O professor da Faculdade de Educação da USP Moacir Gadotti, companheiro de Freire e um dos fundadores do instituto que leva seu nome, dá outra dimensão à importância do mestre. "Paulo Freire marcou por sua vida. Não apenas pela grandeza de sua obra, mas principalmente por sua causa, que é a causa do oprimido. Ele a levantou e tornou-se um símbolo da luta do oprimido", esclarece. "A opressão em sua obra vai além daquela caracterizada e estudada por Marx no conceito de luta de classes. Pode ocorrer também em situações que vão além das condições materiais, tanto que os oprimidos também podem ser opressores em determinadas situações. Existe opressão entre gêneros e raças", sustenta. Segundo Gadotti, até a violência na escola pode ser entendida como uma reação a essa opressão. O jovem agride porque antes é vítima, quando não é atendido em um posto de saúde ou não acha na escola um ambiente acolhedor. "Por fim, acha visibilidade ao usar uma arma", acredita.

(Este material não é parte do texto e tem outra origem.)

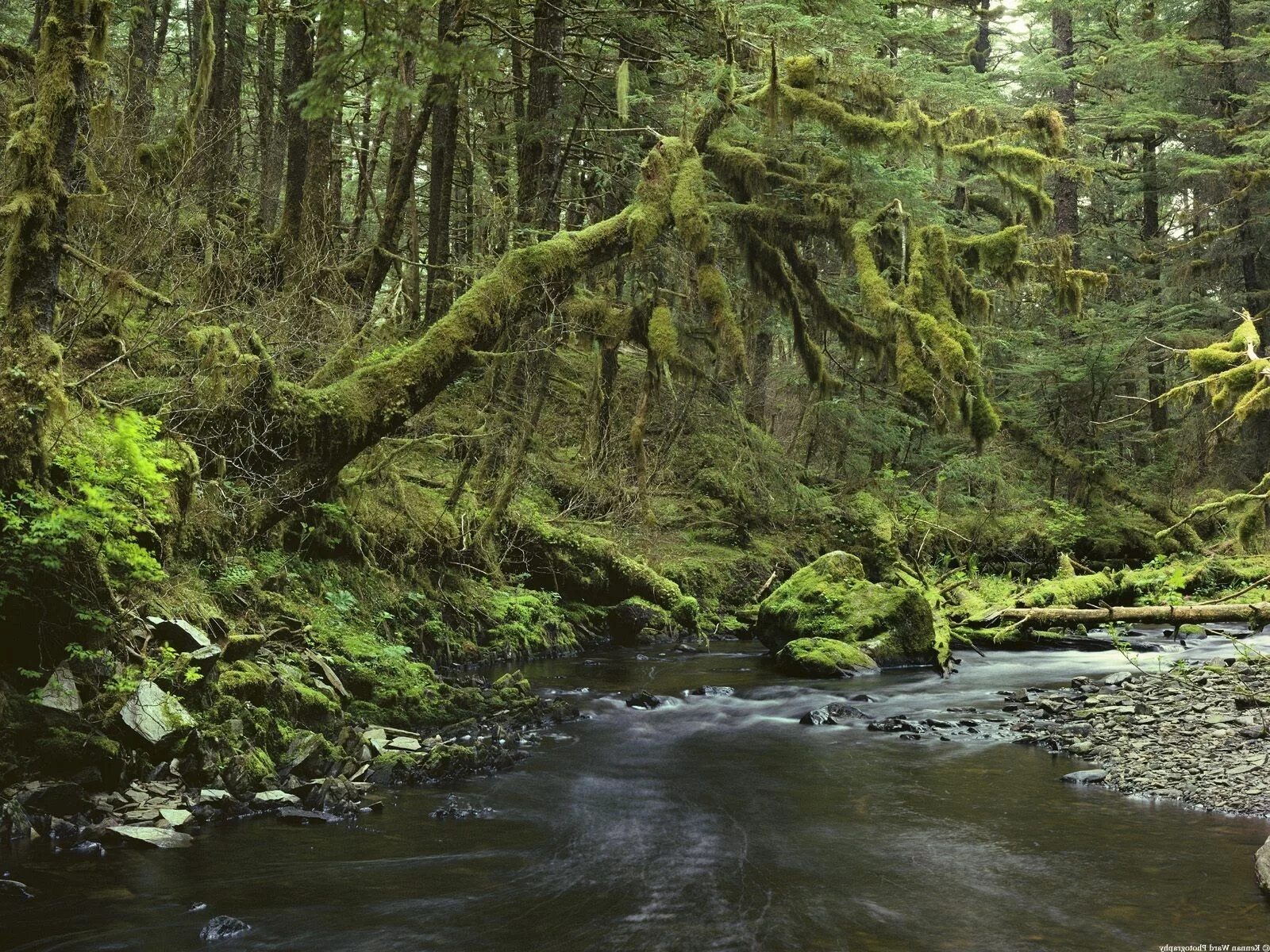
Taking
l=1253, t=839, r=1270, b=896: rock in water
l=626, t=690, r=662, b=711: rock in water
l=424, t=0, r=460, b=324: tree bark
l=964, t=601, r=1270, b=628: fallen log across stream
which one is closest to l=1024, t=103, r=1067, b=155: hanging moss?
l=964, t=601, r=1270, b=628: fallen log across stream

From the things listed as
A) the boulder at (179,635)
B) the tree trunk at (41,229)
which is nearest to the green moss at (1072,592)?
the boulder at (179,635)

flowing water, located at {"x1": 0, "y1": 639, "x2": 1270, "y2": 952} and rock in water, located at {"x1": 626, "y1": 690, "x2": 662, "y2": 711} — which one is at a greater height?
flowing water, located at {"x1": 0, "y1": 639, "x2": 1270, "y2": 952}

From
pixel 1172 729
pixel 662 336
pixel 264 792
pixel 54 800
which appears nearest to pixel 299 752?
pixel 264 792

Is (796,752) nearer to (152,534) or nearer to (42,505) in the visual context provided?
(152,534)

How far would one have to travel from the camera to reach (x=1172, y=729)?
9234mm

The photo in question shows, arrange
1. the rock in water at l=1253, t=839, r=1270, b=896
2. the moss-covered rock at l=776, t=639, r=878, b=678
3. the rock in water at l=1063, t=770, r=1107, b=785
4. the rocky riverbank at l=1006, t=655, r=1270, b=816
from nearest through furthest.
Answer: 1. the rock in water at l=1253, t=839, r=1270, b=896
2. the rocky riverbank at l=1006, t=655, r=1270, b=816
3. the rock in water at l=1063, t=770, r=1107, b=785
4. the moss-covered rock at l=776, t=639, r=878, b=678

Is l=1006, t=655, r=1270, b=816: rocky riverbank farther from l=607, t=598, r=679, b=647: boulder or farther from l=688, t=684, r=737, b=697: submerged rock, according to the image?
l=607, t=598, r=679, b=647: boulder

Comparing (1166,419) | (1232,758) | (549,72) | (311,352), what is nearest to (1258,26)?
(1166,419)

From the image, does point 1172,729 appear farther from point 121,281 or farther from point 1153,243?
point 1153,243

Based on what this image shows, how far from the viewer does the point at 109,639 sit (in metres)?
7.14

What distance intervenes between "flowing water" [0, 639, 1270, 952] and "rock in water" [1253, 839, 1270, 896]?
133 millimetres

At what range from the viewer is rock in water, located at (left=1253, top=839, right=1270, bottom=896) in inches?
219

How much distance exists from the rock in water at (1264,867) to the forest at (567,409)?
0.71 feet

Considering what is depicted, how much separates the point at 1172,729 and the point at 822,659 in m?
4.79
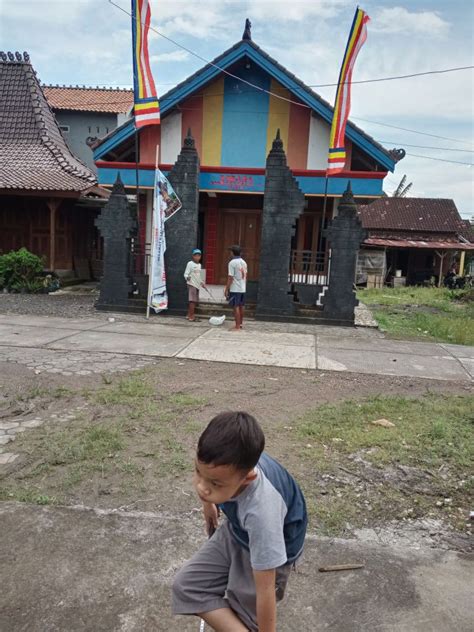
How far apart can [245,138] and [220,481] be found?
13101 millimetres

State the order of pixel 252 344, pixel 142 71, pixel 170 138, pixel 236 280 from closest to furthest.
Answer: pixel 252 344 < pixel 236 280 < pixel 142 71 < pixel 170 138

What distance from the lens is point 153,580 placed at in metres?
2.41

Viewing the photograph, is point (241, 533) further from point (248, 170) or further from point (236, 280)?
point (248, 170)

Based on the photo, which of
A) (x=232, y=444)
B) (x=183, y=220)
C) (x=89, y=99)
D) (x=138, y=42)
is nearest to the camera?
(x=232, y=444)

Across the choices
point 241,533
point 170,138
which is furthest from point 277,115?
point 241,533

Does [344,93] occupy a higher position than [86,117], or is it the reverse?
[86,117]

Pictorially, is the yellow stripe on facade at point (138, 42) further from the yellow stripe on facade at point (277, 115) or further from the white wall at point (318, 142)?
the white wall at point (318, 142)

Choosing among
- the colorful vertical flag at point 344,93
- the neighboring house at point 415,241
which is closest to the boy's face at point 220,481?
the colorful vertical flag at point 344,93

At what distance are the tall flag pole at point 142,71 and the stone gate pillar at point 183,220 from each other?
39.7 inches

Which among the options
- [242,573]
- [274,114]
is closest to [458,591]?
[242,573]

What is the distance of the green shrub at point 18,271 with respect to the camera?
48.1 feet

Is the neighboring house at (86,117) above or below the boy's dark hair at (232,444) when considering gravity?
above

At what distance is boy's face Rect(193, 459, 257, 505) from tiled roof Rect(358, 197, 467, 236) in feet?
99.5

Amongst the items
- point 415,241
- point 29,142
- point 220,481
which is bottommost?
point 220,481
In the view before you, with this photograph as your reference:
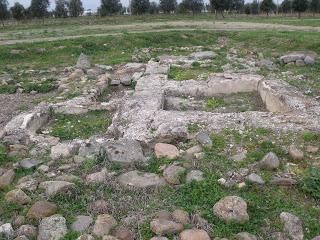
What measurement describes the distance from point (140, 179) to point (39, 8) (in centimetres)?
3835

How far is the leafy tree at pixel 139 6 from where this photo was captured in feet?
143

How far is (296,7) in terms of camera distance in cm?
3722

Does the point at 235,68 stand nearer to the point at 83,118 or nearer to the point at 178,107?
the point at 178,107

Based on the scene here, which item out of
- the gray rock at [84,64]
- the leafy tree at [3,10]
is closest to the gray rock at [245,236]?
the gray rock at [84,64]

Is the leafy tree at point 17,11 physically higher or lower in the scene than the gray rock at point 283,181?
higher

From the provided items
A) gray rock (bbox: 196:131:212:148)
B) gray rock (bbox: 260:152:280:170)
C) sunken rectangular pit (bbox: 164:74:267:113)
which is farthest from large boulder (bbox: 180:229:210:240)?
sunken rectangular pit (bbox: 164:74:267:113)

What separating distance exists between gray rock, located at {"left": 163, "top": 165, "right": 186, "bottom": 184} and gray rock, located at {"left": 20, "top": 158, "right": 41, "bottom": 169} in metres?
1.95

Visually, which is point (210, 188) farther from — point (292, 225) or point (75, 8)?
point (75, 8)

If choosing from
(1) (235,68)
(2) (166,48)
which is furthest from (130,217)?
(2) (166,48)

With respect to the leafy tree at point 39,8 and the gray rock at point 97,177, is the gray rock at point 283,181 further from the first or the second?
the leafy tree at point 39,8

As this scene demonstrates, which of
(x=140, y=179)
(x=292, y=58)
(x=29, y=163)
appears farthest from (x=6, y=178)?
(x=292, y=58)

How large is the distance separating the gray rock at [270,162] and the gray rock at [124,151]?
66.3 inches

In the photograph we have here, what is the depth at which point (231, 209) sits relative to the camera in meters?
4.67

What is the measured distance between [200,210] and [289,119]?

Paulo Freire dedicou toda a sua vida à educação. Deixou um legado de idéias, filosofias e inspiração que está entre os mais reconhecidos do mundo. Um dos seus filhos mais nobres, o Mova, que surgiu durante o período como secretário de Educação do município de São Paulo, de 1989 a 1991, espalhou-se por todo o país. O projeto, em certa medida, é semelhante à experiência pioneira de Freire em Angicos, no Rio Grande do Norte, em 1963, onde 330 trabalhadores rurais foram alfabetizados partindo da própria realidade em que viviam. Começava a se desenvolver aí um método baseado no diálogo como recurso principal não apenas para alfabetizar, mas para despertar na pessoa a chamada consciência crítica.

Claro que os militares que tomaram o poder em 1964 não viam com nenhuma simpatia o método, tomado como subversivo. Após ser preso, Freire foi exilado no Chile, onde desenvolveu programas de educação de adultos no Instituto Chileno de Reforma Agrária, escrevendo no país aquele que viria a ser seu principal livro, Pedagogia do Oprimido, norte de toda a obra posterior. Lecionou na Universidade de Harvard, Estados Unidos, no ano de 1969, e em seguida passou a trabalhar co- mo consultor especial do Departamento de Educação do Conselho Mundial das Igrejas, em Genebra, Suíça. Ficou lá por dez anos, durantes os quais deu consultoria educacional a vários governos do Terceiro Mundo, principalmente da África.

Filho caçula do educador, Lutgardes Costa Freire passou todos os anos do exílio ao lado do pai. Cientista social, hoje é um dos coordenadores do Instituto Paulo Freire. Ele se lembra do período no Chile, durante o qual foi escrito Pedagogia do Oprimido. "Meu pai conviveu muito com camponeses e operários antes de escrever o livro, conhecia bem a realidade de que estava falando", sustenta. "Sempre foi uma pessoa muito acessível, não tinha problemas em arranjar tempo para atender um estudante, por exemplo", completa.
Retornou ao Brasil em 1980 para, em suas palavras, "reaprender" o seu país. Lecionou na Universidade de Campinas (Unicamp) e na Pontifícia Universidade Católica de São Paulo (PUC-SP). Em 1989, assumiu o cargo de secretário de Educação durante a gestão de Luíza Erundina, do PT, partido do qual foi membro fundador.